米を食べる蛇

神奈川県秦野市


蛇の匂いがしても入らない。それで、蛇はもういい気分になって幾らでも米を食うんですね。確かに。それですから、青大将という蛇がいますね、あれが普通やるんですが、普通の虫や何かを食ってる青大将は黒いような色をしてるんですね。それで、蔵や何かに入ってお米や穀類を食ってるのはもう青くなっちゃってる。(鶴巻)

『秦野市史 別巻 民俗編』(秦野市)より

追記

秦野でも各地でそうであるように、屋敷を守る蛇は尾が短いなどいうのだが、上のような話も聞かれる。これもあちこちで暗示される話なのだが「米を食うから青い」というはっきりしたイメージが語られる例としては貴重だ(一方、屋敷の屋根裏に住むことが強調され、逆に煤で黒くなっているのが屋敷蛇なのだという土地もあるが)。

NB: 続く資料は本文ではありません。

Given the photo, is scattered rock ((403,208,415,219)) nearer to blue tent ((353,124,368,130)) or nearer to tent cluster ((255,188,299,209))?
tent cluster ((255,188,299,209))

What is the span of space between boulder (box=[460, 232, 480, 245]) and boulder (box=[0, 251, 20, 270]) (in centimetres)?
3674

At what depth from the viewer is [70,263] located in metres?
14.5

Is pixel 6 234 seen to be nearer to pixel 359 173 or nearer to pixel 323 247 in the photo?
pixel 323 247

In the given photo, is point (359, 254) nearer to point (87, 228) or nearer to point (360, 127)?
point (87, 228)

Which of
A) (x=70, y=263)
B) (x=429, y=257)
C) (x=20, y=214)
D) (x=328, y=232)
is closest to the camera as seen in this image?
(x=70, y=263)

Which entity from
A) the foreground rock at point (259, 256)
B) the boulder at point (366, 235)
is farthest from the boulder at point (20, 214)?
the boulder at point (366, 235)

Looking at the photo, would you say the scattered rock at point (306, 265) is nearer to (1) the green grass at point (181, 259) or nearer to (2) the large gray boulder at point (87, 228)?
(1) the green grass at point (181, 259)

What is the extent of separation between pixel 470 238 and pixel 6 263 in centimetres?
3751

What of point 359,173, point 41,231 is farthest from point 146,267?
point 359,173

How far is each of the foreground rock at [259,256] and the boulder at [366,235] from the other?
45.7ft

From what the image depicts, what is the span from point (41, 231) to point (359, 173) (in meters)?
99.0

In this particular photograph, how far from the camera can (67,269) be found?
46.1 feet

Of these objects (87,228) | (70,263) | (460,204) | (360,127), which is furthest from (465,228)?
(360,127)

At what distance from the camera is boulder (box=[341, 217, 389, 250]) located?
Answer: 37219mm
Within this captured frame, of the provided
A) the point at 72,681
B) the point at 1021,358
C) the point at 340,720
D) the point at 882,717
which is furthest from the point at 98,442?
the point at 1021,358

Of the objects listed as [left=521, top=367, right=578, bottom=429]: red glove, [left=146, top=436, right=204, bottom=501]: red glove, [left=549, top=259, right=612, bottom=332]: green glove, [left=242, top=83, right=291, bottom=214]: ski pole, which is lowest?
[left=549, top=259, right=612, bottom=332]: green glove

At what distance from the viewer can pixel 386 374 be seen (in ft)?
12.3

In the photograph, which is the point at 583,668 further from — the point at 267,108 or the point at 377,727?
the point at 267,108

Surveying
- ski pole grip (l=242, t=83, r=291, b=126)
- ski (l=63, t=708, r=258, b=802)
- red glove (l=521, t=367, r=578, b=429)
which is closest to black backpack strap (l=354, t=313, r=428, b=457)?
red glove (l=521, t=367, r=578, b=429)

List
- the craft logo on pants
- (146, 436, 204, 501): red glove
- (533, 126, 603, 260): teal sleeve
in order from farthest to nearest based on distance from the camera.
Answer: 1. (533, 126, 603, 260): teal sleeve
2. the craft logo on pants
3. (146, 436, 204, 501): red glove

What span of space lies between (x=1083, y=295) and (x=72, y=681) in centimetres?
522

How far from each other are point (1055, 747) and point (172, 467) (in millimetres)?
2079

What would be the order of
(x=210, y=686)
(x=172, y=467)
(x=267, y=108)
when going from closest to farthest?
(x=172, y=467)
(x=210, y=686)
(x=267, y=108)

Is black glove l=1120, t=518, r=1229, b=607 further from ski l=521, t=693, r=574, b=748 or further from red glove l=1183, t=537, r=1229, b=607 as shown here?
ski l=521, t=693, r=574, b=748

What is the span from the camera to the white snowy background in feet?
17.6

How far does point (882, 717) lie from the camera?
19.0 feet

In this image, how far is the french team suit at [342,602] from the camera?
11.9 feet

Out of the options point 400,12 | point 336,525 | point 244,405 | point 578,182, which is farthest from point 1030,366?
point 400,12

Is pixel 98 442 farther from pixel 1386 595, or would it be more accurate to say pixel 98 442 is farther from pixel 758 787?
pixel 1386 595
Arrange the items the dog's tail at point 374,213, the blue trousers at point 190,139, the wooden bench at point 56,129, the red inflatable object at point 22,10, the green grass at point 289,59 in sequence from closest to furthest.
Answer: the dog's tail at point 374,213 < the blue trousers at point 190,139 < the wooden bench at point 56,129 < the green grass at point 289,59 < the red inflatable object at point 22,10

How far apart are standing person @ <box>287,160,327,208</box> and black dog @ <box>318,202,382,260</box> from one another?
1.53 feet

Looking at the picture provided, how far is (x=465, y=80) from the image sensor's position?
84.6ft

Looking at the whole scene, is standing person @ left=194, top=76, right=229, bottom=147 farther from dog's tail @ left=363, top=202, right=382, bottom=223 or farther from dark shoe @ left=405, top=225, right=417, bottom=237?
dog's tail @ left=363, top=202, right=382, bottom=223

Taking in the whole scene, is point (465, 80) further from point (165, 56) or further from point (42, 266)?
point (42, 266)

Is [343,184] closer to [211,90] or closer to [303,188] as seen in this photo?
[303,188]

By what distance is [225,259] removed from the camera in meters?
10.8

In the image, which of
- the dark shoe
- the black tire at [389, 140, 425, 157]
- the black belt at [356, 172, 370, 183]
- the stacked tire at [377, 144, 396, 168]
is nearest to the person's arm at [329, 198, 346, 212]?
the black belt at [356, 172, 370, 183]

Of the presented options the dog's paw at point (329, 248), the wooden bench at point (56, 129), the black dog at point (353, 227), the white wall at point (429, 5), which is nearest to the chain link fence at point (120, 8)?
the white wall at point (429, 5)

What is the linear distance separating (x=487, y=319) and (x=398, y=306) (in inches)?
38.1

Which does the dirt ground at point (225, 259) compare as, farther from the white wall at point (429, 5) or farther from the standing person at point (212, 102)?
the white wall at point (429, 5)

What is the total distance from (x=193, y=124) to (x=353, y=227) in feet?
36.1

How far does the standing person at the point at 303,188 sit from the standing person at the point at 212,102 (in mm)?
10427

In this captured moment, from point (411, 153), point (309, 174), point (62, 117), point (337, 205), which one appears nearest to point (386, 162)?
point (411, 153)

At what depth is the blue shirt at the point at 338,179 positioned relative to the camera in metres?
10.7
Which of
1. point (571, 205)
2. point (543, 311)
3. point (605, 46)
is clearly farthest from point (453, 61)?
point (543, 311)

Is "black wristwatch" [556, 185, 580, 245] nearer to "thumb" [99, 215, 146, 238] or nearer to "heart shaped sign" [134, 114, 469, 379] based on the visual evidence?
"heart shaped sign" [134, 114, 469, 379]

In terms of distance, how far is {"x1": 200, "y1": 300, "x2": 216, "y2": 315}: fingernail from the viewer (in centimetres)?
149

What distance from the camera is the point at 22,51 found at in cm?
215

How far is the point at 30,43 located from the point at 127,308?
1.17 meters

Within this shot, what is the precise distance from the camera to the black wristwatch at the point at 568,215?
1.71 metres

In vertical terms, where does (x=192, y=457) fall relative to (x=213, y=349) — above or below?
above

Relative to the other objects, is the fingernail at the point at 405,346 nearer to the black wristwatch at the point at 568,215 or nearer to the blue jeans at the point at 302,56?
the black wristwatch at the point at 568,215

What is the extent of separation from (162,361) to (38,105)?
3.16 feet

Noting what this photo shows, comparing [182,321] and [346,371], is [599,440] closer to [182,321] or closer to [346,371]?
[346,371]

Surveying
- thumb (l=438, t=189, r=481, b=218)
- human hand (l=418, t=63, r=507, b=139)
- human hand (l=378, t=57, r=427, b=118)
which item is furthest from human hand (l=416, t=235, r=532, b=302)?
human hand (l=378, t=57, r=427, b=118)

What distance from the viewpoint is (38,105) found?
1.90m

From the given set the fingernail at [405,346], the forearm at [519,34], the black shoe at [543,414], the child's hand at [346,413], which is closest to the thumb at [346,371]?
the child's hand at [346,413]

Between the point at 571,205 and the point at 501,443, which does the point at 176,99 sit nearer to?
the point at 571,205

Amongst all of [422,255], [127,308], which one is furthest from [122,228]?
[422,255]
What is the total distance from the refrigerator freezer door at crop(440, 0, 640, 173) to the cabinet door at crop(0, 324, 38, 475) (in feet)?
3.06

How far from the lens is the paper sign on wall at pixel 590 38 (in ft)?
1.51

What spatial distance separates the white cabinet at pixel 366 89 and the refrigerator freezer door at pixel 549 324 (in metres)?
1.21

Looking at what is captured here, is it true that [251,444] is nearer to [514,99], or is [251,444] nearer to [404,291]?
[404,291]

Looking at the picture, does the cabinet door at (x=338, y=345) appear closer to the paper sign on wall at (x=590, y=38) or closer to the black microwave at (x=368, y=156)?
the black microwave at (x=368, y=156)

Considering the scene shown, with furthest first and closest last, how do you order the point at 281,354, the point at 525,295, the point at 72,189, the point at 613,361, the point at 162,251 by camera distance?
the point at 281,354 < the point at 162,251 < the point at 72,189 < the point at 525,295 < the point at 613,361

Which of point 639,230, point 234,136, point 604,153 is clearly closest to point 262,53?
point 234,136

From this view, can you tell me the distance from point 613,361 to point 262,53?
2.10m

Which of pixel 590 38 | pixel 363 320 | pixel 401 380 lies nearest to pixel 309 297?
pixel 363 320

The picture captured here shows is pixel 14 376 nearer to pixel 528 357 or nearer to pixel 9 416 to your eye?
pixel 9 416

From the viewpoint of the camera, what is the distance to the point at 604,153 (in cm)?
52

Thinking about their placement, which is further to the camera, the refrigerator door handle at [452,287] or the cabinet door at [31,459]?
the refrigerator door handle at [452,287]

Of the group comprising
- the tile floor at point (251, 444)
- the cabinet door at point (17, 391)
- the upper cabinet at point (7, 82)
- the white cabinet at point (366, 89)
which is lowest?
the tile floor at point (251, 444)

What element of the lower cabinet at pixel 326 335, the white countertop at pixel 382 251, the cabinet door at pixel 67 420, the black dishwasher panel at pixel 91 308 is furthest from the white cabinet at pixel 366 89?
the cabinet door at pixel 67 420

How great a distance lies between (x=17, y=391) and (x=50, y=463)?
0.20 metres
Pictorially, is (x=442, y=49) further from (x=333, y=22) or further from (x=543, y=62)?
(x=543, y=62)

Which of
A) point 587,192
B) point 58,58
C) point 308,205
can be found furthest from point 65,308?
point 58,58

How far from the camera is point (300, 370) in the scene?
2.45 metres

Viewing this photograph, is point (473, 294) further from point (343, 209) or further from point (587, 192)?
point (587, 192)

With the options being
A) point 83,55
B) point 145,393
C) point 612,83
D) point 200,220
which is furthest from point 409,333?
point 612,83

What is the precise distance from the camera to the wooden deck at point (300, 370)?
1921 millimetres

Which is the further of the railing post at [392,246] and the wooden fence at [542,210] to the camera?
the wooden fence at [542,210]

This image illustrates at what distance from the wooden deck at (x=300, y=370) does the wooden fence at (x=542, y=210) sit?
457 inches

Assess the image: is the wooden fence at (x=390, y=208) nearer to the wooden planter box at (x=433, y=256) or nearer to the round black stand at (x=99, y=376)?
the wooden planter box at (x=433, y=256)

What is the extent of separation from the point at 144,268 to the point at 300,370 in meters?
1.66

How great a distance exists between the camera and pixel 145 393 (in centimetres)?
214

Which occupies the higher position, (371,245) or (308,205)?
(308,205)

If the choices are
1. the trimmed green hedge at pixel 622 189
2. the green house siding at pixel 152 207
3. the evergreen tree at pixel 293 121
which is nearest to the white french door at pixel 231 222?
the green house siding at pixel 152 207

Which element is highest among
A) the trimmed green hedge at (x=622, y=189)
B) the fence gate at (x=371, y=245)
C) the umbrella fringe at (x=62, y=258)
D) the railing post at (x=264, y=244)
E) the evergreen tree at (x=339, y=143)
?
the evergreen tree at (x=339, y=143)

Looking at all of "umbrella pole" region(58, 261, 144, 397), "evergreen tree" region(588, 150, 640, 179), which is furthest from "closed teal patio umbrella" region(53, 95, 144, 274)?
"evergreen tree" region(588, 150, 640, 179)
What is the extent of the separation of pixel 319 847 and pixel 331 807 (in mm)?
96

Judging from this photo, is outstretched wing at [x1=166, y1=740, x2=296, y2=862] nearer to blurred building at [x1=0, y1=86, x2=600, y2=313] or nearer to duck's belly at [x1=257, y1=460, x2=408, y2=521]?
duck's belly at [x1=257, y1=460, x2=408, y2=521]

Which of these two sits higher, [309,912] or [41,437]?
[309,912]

ともあれ、ここでは「米を食っている」ところを強調して見ておきたい。これは、屋敷蛇の類と蛇息子の話の通じるところのひとつであり、蛇息子はまま米を与えられることにより、尋常でない大きさに育っていく(「蛇の恩返し」など)。両者の関係を考えるときには、ここは重要となるところだ。